Tendenze di mercato e geografia della produzione

Il mercato globale del carbone attivo ha mostrato una forte espansione, passando da 5 miliardi di dollari nel 2022 a una previsione di circa 8 miliardi per il 2030. I driver principali includono la crescente esigenza di trattamenti ambientali e le normative più rigorose, specie nei Paesi industrializzati e in rapida crescita.

Le dinamiche commerciali del settore mostrano peculiarità interessanti. Gli Stati Uniti, ad esempio, figurano sia tra i maggiori esportatori che tra i principali importatori di carbone attivo. La Cina detiene circa il 25% delle esportazioni globali, seguita da India, Belgio, Sri Lanka e Filippine.

Nel continente asiatico, in particolare nella regione del Pacifico, prevale l’utilizzo di carbone attivo derivato da gusci di noci di cocco, preferito per le sue proprietà superiori e per il fatto che proviene da fonte rinnovabile. Tuttavia, va notato che i carboni attivi derivati da carbone bituminoso mostrano una maggiore efficacia nell’adsorbimento di sostanze altamente persistenti, come i PFAS (per- e polifluoroalchilici), sempre più oggetto di attenzione normativa.
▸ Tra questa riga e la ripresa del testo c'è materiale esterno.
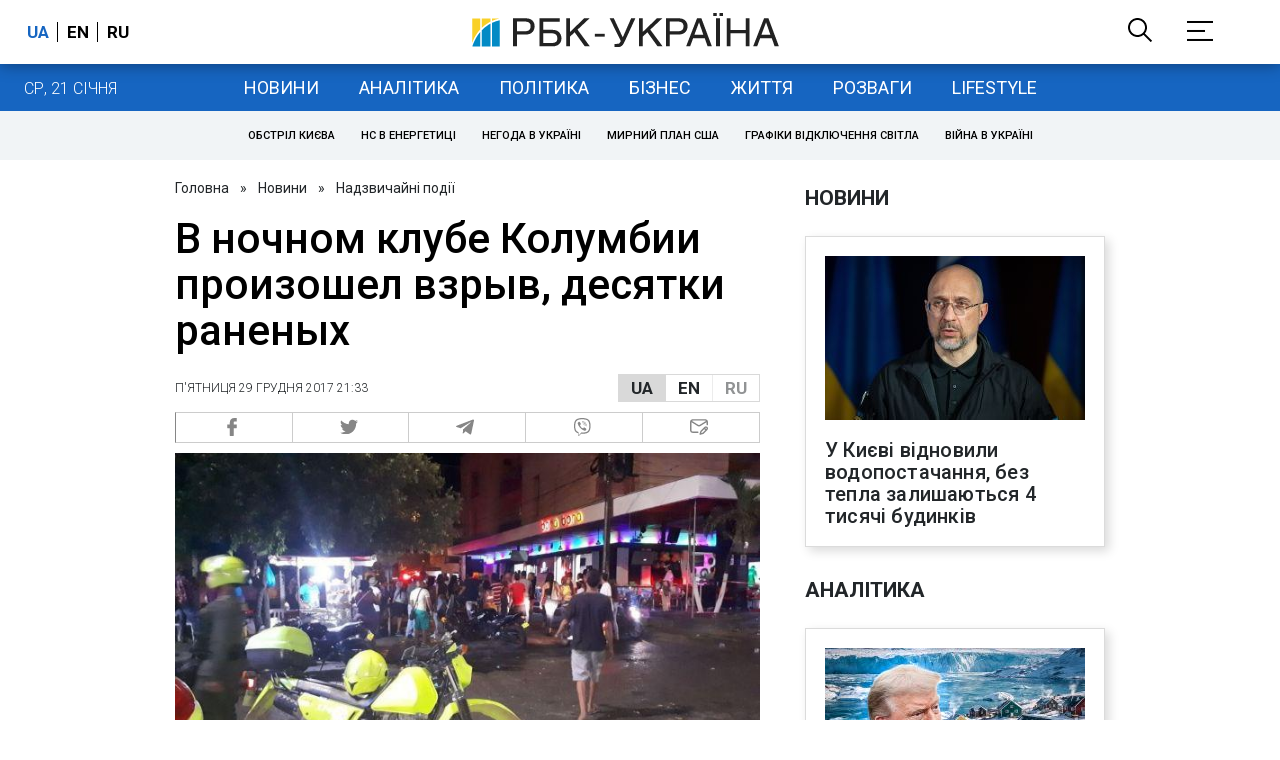

--- FILE ---
content_type: application/javascript; charset=utf-8
request_url: https://fundingchoicesmessages.google.com/f/AGSKWxVRwdhLjBrX7WwAZNzeWFmA0h94bxmdZLrpV-co1N4lqQnxwPD9C4p2_rln_1T5HuXbAEHsskqaLveU3cD5RZfrhNr2gg9M6ZabQ2RMozahnk9eNu2oQGt1MQ8AS_CYfM7F-NOkrw9M2AePy9cQn2g_ZSwlsWNjXeg-IQmPg7vaYMW1d1z-YBRIiA==/_/banners/460/show.cgi?adp_ad_feed./showadcontent./contentmobilead.
body_size: -1290
content:
window['f32564cf-e83e-44b1-bdc8-59d6742ac793'] = true;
Sostenibilità ambientale e rigenerazione del carbone esausto

Il contributo del carbone attivo alla sostenibilità ambientale va oltre il suo ruolo nella rimozione degli inquinanti. Una questione chiave riguarda la gestione del materiale esausto, ovvero saturo di contaminanti. I metodi di smaltimento tradizionali – incenerimento o conferimento in discarica – sollevano problematiche ambientali e costi elevati.

La soluzione più sostenibile ed economicamente vantaggiosa è rappresentata dalla riattivazione termica, processo che consiste nel trattare il carbone esausto in forni rotativi o a letto fluido, a temperature comprese tra 600 e 800 °C. Durante questa fase:

  • I contaminanti vengono distrutti termicamente;
  • L’atmosfera del forno favorisce la ricostruzione della porosità interna;
  • I gas prodotti vengono trattati con sistemi di abbattimento per evitare emissioni di sostanze nocive o particolato.

La riattivazione è applicabile principalmente ai carboni granulari dotati di sufficiente durezza, per resistere all’ambiente termico e chimico del forno. In molti casi, il processo è efficace anche per la distruzione di contaminanti stabili e persistenti come i PFAS, contribuendo alla chiusura del ciclo del materiale in un’ottica di economia circolare.